International advisory firm, Konfidants has urged the government to devise strategies to strengthen the country’s existing trade relations on the African continent to take maximum advantage of the African Continental Free Trade Area (AfCFTA).
Konfidants also advised the government to among other things address the exorbitant cost of credit and power in order to prepare the country to benefit from the free trade agreement.
In a research conducted on Ghana’s competitive potential in the AfCFTA market, Konfidants discovered that high cost of credit facilities and power, as well as unnecessary wasting of time in complying with export documentation, are factors that may derail Ghana’s ability to take advantage of the estimated three trillion-dollar AfCFTA market.
Konfidant also observed that Ghana remains a high raw material exporter with just 20 per cent of its exports being refined goods.
Analysing seven major commodities that Ghana exports and imports including agro-processed goods, cosmetics, textiles, pharmaceuticals, lubricants, plastics and metals, Konfidants ranked Ghana as being among the top 10 exporters in four out of the seven categories.
The above notwithstanding, the exorbitant cost of credit and power and the sheer wasting of time in the processing of export documents are factors Konfidant found that might negatively impact Ghana’s competitiveness in AfCFTA.
“Ghana’s current average tariff of 12.9 cents per kilowatt-hour for industrial consumers as of December 2020 is less competitive against countries such as Zimbabwe, Tanzania, Malawi, Botswana, DR Congo, Mozambique, Zambia, Ethiopia – which all had cost of power less than 10 cents per kilowatt-hour as at 2016. Worthy of note is that Ethiopia as at 2016 charged 2.4 cents per kilowatt-hour for consumers,” the report said.

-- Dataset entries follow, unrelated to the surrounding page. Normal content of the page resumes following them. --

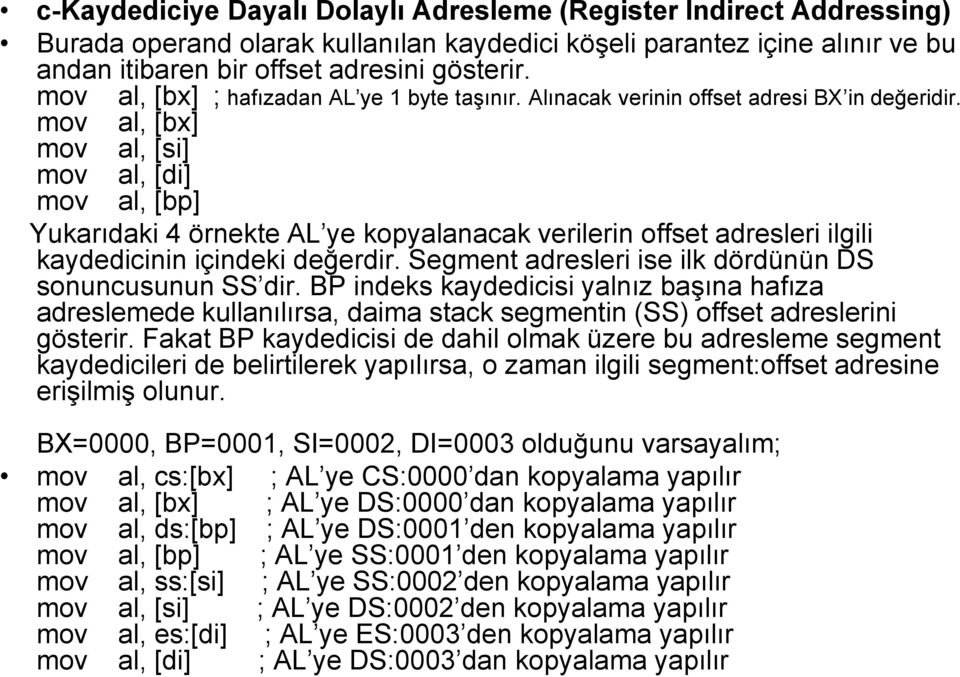 • c-Kaydediciye Dayalı Dolaylı Adresleme (Register Indirect Addressing)
• Burada operand olarak kullanılan kaydedici köşeli parantez içine alınır ve bu andan itibaren bir offset adresini gösterir.
mov al, [bx] ; hafızadan AL'ye 1 byte taşınır. Alınacak verinin offset adresi BX'in değeridir.
mov al, [bx]
mov al, [si]
mov al, [di]
mov al, [bp]
Yukarıdaki 4 örnekte AL'ye kopyalanacak verilerin offset adresleri ilgili kaydedicinin içindeki değerdir. Segment adresleri ise ilk dördünün DS sonuncusunun SS'dir. BP indeks kaydedicisi yalnız başına hafıza adreslemede kullanılırsa, daima stack segmentin (SS) offset adreslerini gösterir. Fakat BP kaydedicisi de dahil olmak üzere bu adresleme segment kaydedicileri de belirtilerek yapılırsa, o zaman ilgili segment:offset adresine erişilmiş olunur.

BX=0000, BP=0001, SI=0002, DI=0003 olduğunu varsayalım;
• mov al, cs:[bx] ; AL'ye CS:0000'dan kopyalama yapılır
mov al, [bx] ; AL'ye DS:0000'dan kopyalama yapılır
mov al, ds:[bp] ; AL'ye DS:0001'den kopyalama yapılır
mov al, [bp] ; AL'ye SS:0001'den kopyalama yapılır
mov al, ss:[si] ; AL'ye SS:0002'den kopyalama yapılır
mov al, [si] ; AL'ye DS:0002'den kopyalama yapılır
mov al, es:[di] ; AL'ye ES:0003'den kopyalama yapılır
mov al, [di] ; AL'ye DS:0003'dan kopyalama yapılır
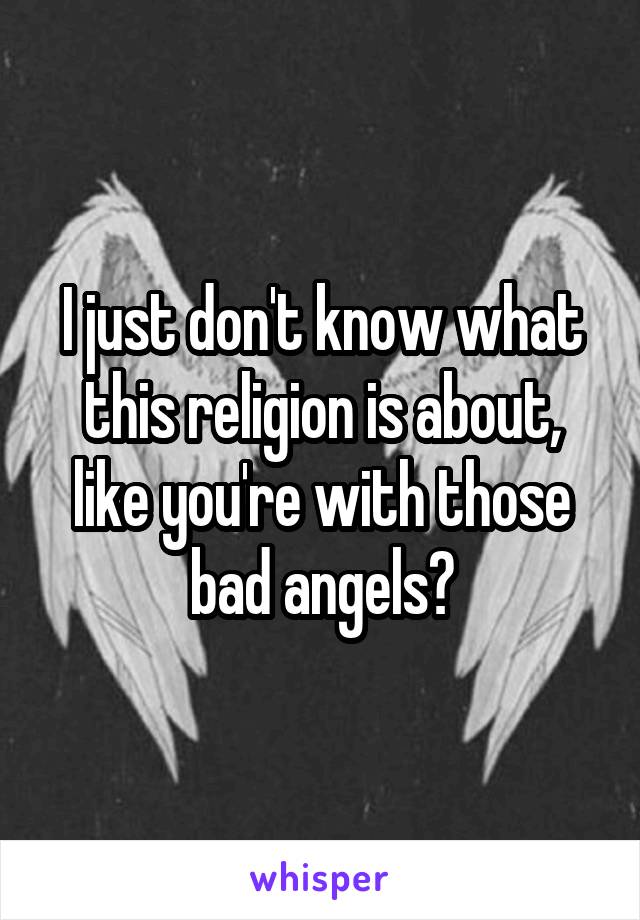 I just don't know what this religion is about, like you're with those bad angels?

whisper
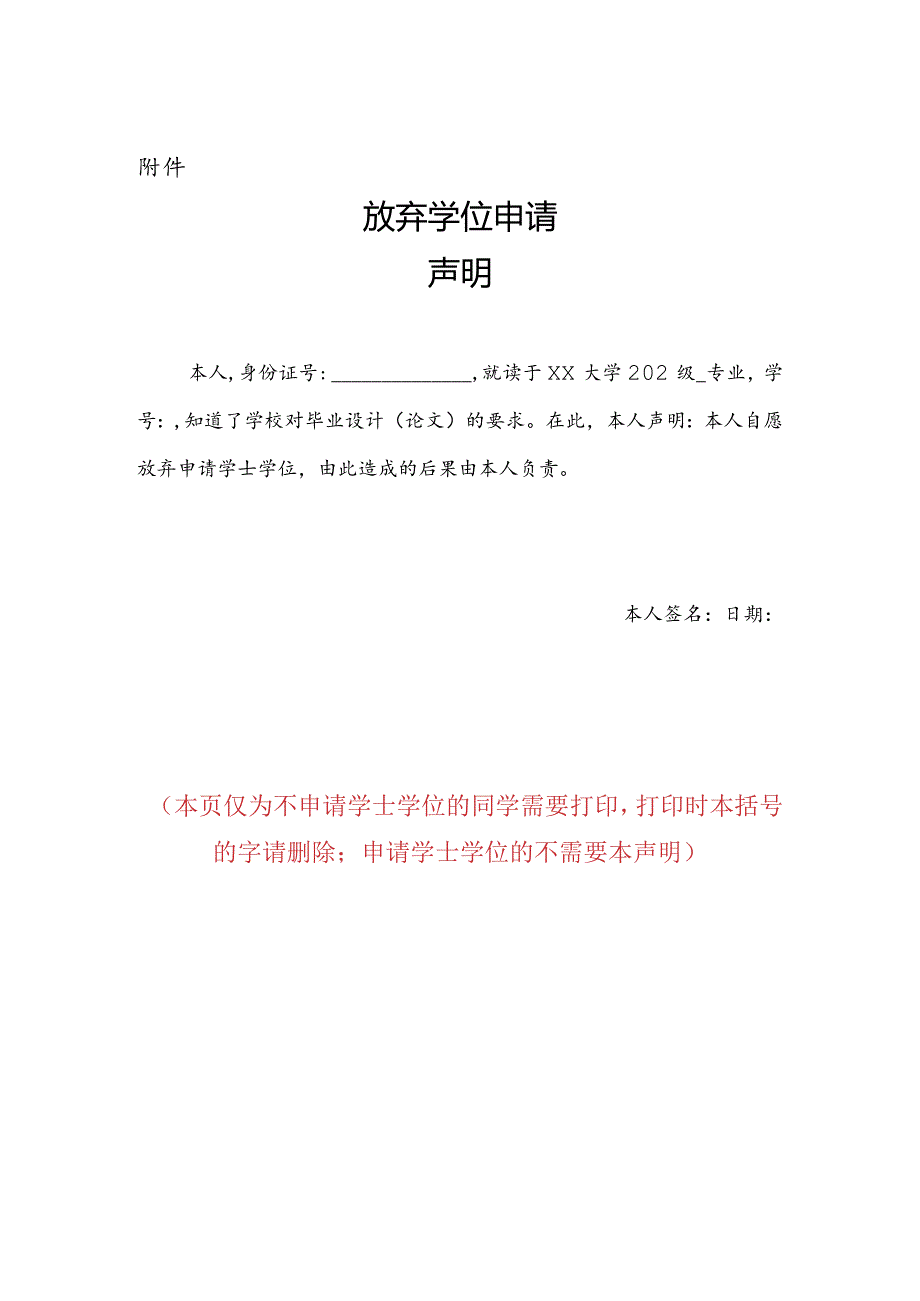 附件

放弃学位申请

声明

本人，身份证号：______________，就读于XX大学202级_专业，学号：，知道了学校对毕业设计（论文）的要求。在此，本人声明：本人自愿放弃申请学士学位，由此造成的后果由本人负责。

本人签名：日期：

（本页仅为不申请学士学位的同学需要打印，打印时本括号的字请删除；申请学士学位的不需要本声明）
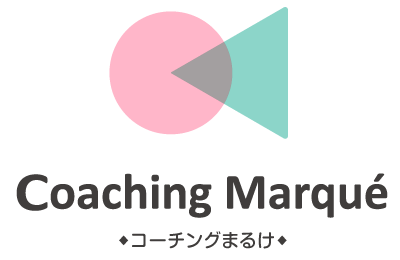 Coaching Marqué

◆コーチングまるけ◆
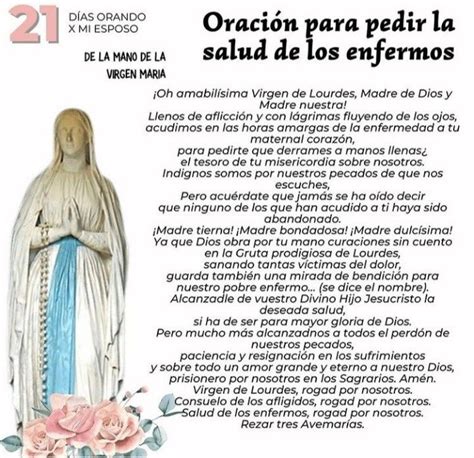 21 DÍAS ORANDO X MI ESPOSO

DE LA MANO DE LA VIRGEN MARIA

Oración para pedir la salud de los enfermos

¡Oh amabilísima Virgen de Lourdes, Madre de Dios y Madre nuestra!
Llenos de aflicción y con lágrimas fluyendo de los ojos, acudimos en las horas amargas de la enfermedad a tu maternal corazón,
para pedirte que derrames a manos llenas¿
el tesoro de tu misericordia sobre nosotros.
Indignos somos por nuestros pecados de que nos escuches,
Pero acuérdate que jamás se ha oído decir
que ninguno de los que han acudido a ti haya sido abandonado.
¡Madre tierna! ¡Madre bondadosa! ¡Madre dulcísima!
Ya que Dios obra por tu mano curaciones sin cuento
en la Gruta prodigiosa de Lourdes,
sanando tantas víctimas del dolor,
guarda también una mirada de bendición para nuestro pobre enfermo... (se dice el nombre).
Alcanzadle de vuestro Divino Hijo Jesucristo la deseada salud,
si ha de ser para mayor gloria de Dios.
Pero mucho más alcanzadnos a todos el perdón de nuestros pecados,
paciencia y resignación en los sufrimientos
y sobre todo un amor grande y eterno a nuestro Dios,
prisionero por nosotros en los Sagrarios. Amén.
Virgen de Lourdes, rogad por nosotros.
Consuelo de los afligidos, rogad por nosotros.
Salud de los enfermos, rogad por nosotros.
Rezar tres Avemarías.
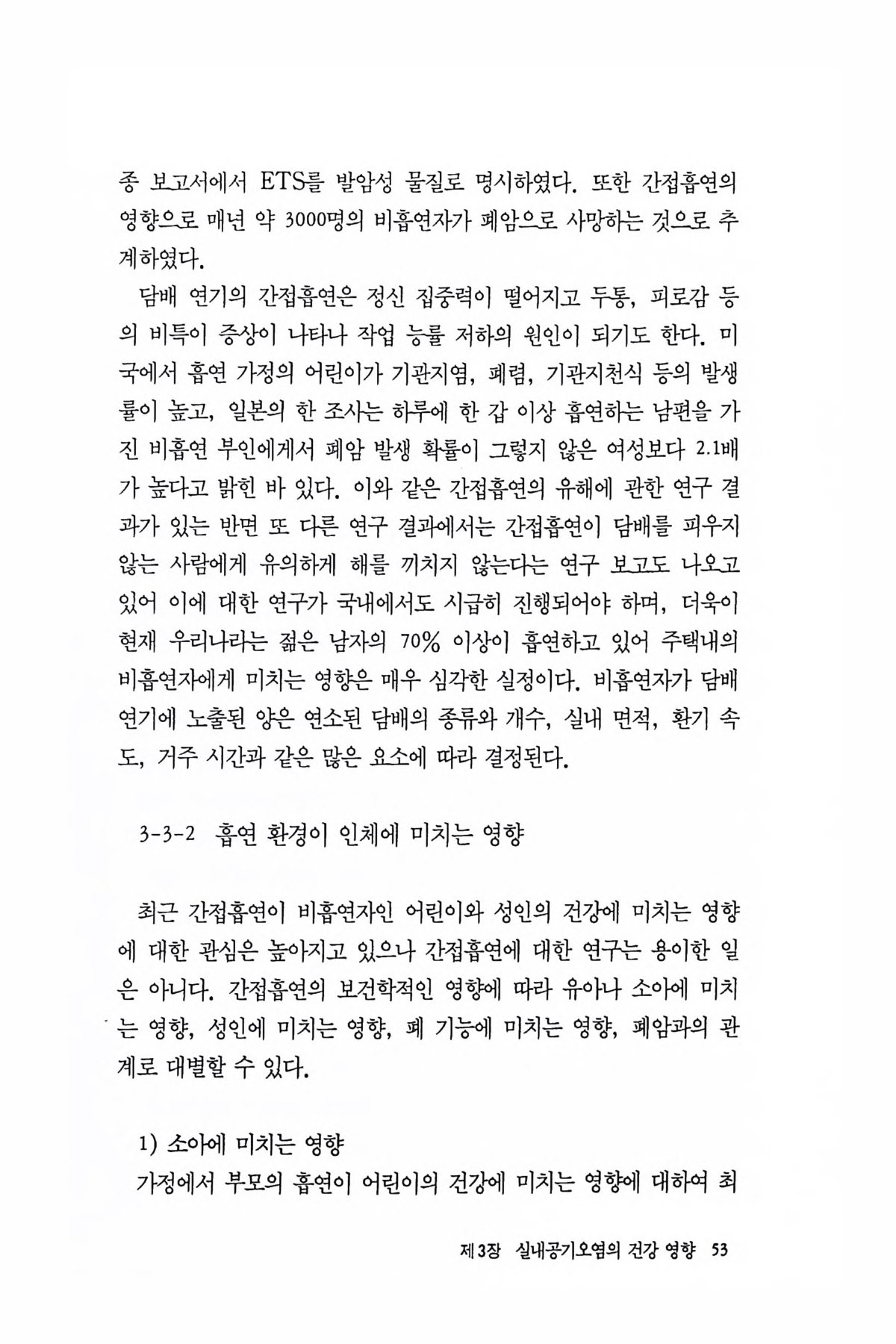 종 보고서에서 ETS를 발암성 물질로 명시하였다. 또한 간접흡연의 영향으로 매년 약 3000명의 비흡연자가 폐암으로 사망하는 것으로 추계하였다.

담배 연기의 간접흡연은 정신 집중력이 떨어지고 두통, 피로감 등의 비특이 증상이 나타나 작업 능률 저하의 원인이 되기도 한다. 미국에서 흡연 가정의 어린이가 기관지염, 폐렴, 기관지천식 등의 발생률이 높고, 일본의 한 조사는 하루에 한 갑 이상 흡연하는 남편을 가진 비흡연 부인에게서 폐암 발생 확률이 그렇지 않은 여성보다 2.1배가 높다고 밝힌 바 있다. 이와 같은 간접흡연의 유해에 관한 연구 결과가 있는 반면 또 다른 연구 결과에서는 간접흡연이 담배를 피우지 않는 사람에게 유의하게 해를 끼치지 않는다는 연구 보고도 나오고 있어 이에 대한 연구가 국내에서도 시급히 진행되어야 하며, 더욱이 현재 우리나라는 젊은 남자의 70% 이상이 흡연하고 있어 주택내의 비흡연자에게 미치는 영향은 매우 심각한 실정이다. 비흡연자가 담배 연기에 노출된 양은 연소된 담배의 종류와 개수, 실내 면적, 환기 속도, 거주 시간과 같은 많은 요소에 따라 결정된다.

3-3-2 흡연 환경이 인체에 미치는 영향

최근 간접흡연이 비흡연자인 어린이와 성인의 건강에 미치는 영향에 대한 관심은 높아지고 있으나 간접흡연에 대한 연구는 용이한 일은 아니다. 간접흡연의 보건학적인 영향에 따라 유아나 소아에 미치는 영향, 성인에 미치는 영향, 폐 기능에 미치는 영향, 폐암과의 관계로 대별할 수 있다.

1) 소아에 미치는 영향
가정에서 부모의 흡연이 어린이의 건강에 미치는 영향에 대하여 최

제3장 실내공기오염의 건강 영향 53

On the cost of credit, the report noted that the cost of credit was Ghana’s weakest point as the country ranked at the bottom of the list when compared to the top African exporters.
The 14.5 per cent policy interest rate in Ghana as of January 2021 is double the African average of seven per cent , and also compares unfavourably to 1.5 per cent in Morocco, 3.5 per cent in South Africa, 4.5 per cent Côte d’Ivoire.
Ghana’s 15 per cent domestic credit to private sector (as a share of GDP) is one of the lowest as compared to South Africa (146.5 per cent ), Tunisia (82.4 per cent ), and Morocco (63.6 per cent ).”
The report also noted that “Ghana’s customs efficiency is not among the best in Africa even though Ghana ranks above the African average. The time efficiency of customs in Ghana is estimated at 197.3 hours compared to 40 hours in Kenya, the fastest among the frontier countries. Regarding the cost of meeting documentary and border compliance, it costs US$645 in Ghana compared to US$262.7 in Morocco, the cheapest among the frontier countries”.
Another challenge that Konfidant noted might pose challenges to Ghana’s competitiveness in the AfCFTA market is “Ghana’s poor transport and logistics connectivity to intra-Africa market”.
The report called on the government to “improve trade facilitation and logistics, ensure domestic competitiveness and protect domestic market against unfair trade practices and also prioritise innovative measures to facilitate market access by finding buyers and export intermediation for Ghanaian SMEs”.
The report dubbed: “Ghana’s competitive potential in the AfCFTA; a country competitiveness and opportunity assessment” was released on Wednesday at an event held in Accra.